▶ The task: Reproduce each line of the entries that carries "cmunbx".

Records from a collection
*****
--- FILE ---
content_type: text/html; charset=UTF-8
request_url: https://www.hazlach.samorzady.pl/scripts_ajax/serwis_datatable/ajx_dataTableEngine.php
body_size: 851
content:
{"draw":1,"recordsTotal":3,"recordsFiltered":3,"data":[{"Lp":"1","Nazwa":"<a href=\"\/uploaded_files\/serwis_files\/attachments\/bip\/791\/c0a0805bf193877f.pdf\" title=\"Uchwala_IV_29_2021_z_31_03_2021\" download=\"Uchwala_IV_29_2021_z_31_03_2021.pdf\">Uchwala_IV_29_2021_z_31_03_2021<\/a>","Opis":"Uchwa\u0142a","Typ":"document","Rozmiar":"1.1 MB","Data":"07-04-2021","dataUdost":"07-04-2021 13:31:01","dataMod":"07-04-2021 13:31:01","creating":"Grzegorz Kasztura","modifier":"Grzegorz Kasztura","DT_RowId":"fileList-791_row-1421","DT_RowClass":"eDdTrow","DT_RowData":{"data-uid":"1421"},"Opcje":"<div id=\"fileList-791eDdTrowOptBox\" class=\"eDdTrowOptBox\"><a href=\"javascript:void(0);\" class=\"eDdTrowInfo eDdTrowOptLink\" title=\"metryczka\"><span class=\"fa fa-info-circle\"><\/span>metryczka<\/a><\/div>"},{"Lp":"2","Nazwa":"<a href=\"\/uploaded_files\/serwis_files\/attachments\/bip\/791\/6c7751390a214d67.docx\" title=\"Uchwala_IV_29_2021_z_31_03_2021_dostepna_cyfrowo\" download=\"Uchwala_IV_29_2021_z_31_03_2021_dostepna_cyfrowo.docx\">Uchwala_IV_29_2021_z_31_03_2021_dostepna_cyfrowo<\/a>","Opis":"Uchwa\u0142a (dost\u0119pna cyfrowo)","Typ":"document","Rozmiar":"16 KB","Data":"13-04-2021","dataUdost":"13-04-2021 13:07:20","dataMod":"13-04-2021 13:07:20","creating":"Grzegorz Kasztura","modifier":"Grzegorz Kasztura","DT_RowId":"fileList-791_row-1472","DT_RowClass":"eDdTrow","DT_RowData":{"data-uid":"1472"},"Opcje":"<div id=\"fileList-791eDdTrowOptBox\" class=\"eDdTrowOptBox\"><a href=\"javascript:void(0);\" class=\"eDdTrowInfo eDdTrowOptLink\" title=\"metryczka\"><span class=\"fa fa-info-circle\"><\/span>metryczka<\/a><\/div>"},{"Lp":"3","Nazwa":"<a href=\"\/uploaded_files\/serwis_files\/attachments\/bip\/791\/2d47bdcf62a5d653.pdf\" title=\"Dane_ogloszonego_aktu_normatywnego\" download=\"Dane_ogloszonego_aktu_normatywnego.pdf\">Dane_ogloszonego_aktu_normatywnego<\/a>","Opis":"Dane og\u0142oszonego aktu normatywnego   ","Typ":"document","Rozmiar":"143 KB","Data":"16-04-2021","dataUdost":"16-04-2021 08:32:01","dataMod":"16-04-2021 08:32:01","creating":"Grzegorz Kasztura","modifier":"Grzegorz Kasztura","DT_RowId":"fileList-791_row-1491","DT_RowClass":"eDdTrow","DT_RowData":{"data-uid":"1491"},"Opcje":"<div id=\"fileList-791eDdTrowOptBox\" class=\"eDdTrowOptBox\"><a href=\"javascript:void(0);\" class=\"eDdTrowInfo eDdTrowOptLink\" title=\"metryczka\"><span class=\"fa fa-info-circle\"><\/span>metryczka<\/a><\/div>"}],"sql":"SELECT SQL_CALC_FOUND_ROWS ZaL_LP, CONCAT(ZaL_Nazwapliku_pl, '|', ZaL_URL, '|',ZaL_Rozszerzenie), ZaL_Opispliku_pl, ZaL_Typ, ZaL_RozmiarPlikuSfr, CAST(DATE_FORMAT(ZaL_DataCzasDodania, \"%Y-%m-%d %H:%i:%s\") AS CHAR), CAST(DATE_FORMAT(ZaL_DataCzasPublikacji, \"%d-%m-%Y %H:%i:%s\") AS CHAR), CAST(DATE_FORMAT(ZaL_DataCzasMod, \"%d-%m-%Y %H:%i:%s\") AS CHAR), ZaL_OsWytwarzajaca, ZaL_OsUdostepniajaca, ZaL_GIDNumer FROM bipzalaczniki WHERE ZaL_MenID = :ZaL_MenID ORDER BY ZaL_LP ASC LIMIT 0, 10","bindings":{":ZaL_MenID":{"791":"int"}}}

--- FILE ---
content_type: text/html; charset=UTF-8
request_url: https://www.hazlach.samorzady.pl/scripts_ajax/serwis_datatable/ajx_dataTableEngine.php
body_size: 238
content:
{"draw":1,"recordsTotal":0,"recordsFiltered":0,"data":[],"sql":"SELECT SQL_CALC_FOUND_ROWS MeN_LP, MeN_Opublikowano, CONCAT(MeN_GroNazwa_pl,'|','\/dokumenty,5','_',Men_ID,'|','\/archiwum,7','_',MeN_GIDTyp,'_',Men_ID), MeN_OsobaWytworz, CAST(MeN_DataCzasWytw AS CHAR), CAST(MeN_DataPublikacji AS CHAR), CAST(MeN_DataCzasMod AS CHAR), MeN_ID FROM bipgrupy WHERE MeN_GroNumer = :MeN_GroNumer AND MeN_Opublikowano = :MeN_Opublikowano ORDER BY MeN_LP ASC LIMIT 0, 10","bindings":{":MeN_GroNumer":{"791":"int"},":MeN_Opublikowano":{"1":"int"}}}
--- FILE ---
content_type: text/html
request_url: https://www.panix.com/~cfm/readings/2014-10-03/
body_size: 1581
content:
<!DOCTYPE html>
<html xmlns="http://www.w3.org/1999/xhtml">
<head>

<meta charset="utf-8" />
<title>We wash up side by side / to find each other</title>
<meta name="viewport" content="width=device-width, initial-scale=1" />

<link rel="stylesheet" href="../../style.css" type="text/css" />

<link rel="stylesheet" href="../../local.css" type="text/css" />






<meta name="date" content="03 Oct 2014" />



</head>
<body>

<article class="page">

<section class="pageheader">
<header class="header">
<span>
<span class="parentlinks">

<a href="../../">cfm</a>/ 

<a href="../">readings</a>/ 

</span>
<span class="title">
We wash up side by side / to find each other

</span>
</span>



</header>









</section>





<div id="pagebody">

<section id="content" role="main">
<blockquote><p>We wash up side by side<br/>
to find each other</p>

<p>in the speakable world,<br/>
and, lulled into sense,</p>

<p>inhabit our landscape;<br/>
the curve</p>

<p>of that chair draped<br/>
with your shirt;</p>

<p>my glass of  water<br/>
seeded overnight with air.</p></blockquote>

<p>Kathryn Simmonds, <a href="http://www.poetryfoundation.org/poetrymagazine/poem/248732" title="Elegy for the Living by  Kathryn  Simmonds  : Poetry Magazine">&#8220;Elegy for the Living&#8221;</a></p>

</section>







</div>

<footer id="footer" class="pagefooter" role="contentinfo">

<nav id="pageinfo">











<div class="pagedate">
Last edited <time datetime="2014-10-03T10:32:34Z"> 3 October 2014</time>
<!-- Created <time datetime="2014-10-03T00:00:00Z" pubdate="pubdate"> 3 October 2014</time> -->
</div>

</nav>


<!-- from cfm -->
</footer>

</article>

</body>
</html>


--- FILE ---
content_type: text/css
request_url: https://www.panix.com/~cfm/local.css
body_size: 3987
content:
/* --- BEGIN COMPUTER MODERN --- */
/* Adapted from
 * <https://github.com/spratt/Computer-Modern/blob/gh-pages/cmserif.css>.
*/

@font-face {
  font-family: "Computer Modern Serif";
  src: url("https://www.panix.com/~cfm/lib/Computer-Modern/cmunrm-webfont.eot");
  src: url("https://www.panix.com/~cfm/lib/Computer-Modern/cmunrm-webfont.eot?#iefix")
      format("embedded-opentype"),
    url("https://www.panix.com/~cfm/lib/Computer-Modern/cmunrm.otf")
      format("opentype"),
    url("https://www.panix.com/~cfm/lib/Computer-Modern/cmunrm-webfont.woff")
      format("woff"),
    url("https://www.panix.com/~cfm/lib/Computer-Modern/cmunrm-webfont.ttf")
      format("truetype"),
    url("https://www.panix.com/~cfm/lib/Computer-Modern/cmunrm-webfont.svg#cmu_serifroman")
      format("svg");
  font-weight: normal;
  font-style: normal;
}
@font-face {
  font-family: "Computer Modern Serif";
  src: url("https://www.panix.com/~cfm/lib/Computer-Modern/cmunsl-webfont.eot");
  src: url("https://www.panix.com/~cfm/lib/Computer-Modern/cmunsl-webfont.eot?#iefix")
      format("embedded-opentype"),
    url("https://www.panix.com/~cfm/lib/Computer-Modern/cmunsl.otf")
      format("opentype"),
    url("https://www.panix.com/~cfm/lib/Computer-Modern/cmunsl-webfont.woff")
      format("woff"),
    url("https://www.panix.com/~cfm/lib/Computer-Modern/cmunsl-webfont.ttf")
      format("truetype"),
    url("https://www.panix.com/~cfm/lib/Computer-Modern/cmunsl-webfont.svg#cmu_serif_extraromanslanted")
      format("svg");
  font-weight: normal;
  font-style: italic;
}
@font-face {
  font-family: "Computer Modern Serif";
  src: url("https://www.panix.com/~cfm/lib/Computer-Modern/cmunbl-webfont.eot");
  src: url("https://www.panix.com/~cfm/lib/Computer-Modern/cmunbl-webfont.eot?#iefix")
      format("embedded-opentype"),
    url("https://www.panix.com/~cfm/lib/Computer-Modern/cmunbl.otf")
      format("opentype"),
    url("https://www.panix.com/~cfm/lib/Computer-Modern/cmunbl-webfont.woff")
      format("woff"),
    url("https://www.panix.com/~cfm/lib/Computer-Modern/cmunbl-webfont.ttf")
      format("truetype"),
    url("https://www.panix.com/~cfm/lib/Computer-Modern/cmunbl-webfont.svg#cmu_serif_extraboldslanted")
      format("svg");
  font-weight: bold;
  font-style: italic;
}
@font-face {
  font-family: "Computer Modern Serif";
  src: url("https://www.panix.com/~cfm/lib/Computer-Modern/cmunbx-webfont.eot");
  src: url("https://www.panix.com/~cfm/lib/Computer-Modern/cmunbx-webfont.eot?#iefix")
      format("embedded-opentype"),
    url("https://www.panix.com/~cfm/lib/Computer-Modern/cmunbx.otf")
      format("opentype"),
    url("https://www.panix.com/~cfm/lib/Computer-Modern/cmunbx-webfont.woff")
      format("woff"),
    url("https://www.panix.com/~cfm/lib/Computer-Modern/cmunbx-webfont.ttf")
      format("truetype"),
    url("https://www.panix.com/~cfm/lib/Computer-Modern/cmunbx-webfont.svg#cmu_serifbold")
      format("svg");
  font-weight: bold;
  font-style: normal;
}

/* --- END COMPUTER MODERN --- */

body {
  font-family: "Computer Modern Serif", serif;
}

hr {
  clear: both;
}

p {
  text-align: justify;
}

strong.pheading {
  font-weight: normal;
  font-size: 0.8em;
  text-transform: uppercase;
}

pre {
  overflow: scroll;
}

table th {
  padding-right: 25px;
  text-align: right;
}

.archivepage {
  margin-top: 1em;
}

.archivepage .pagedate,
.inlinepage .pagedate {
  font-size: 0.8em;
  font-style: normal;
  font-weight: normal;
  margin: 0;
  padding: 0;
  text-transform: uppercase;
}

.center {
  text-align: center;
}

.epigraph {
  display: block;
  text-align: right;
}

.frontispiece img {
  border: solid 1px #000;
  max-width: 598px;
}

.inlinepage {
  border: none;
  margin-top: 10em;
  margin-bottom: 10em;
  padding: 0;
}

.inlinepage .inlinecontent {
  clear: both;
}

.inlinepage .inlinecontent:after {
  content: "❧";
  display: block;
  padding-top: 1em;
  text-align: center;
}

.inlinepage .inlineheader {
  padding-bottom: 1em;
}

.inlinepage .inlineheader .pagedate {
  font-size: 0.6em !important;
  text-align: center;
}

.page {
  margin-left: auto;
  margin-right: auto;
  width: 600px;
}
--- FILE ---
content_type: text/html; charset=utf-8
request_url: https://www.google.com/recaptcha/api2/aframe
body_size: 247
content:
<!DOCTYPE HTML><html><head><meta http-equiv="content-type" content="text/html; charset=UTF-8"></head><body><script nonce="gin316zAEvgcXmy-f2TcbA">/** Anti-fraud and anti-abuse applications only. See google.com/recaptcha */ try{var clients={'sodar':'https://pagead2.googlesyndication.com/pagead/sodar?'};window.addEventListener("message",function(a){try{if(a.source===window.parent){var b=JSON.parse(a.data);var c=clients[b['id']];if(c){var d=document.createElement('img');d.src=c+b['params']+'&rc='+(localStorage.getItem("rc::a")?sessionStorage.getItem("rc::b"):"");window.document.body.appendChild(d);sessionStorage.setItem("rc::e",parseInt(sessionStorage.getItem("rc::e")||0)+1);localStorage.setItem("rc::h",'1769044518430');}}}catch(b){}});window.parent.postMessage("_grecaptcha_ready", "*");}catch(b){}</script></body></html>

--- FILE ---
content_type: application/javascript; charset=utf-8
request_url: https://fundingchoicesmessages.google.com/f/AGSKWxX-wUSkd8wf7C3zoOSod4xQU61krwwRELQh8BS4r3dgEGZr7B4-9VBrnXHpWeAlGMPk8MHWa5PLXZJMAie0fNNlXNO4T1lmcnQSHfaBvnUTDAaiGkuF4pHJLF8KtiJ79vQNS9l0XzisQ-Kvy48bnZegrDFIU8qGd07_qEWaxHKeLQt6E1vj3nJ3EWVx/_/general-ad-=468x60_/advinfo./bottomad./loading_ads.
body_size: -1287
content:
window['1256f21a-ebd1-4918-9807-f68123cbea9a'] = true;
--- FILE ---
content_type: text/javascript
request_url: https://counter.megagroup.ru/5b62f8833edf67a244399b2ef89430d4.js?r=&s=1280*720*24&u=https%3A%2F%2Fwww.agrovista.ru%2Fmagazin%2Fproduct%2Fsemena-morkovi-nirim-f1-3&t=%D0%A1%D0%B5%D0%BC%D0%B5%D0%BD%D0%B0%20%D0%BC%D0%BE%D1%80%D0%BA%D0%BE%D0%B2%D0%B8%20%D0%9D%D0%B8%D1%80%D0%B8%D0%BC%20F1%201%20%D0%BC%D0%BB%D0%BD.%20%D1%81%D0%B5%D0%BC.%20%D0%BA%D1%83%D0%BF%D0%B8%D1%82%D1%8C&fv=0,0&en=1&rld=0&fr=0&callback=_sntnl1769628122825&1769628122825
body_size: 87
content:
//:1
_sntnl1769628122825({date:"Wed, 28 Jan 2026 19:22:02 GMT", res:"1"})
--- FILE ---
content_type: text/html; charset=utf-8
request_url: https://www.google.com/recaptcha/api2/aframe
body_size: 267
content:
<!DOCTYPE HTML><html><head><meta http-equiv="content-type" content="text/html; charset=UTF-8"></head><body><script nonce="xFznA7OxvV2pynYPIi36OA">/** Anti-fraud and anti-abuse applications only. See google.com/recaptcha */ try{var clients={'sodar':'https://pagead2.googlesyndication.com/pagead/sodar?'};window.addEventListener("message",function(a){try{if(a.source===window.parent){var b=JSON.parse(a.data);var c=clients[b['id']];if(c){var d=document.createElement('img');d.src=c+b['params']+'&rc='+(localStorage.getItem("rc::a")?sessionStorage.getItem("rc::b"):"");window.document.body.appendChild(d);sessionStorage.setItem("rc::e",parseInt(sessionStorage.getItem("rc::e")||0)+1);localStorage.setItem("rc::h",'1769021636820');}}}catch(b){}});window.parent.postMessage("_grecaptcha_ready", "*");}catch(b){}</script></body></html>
*****
▶ Task result:
  src: url("https://www.panix.com/~cfm/lib/Computer-Modern/cmunbx-webfont.eot");
  src: url("https://www.panix.com/~cfm/lib/Computer-Modern/cmunbx-webfont.eot?#iefix")
    url("https://www.panix.com/~cfm/lib/Computer-Modern/cmunbx.otf")
    url("https://www.panix.com/~cfm/lib/Computer-Modern/cmunbx-webfont.woff")
    url("https://www.panix.com/~cfm/lib/Computer-Modern/cmunbx-webfont.ttf")
    url("https://www.panix.com/~cfm/lib/Computer-Modern/cmunbx-webfont.svg#cmu_serifbold")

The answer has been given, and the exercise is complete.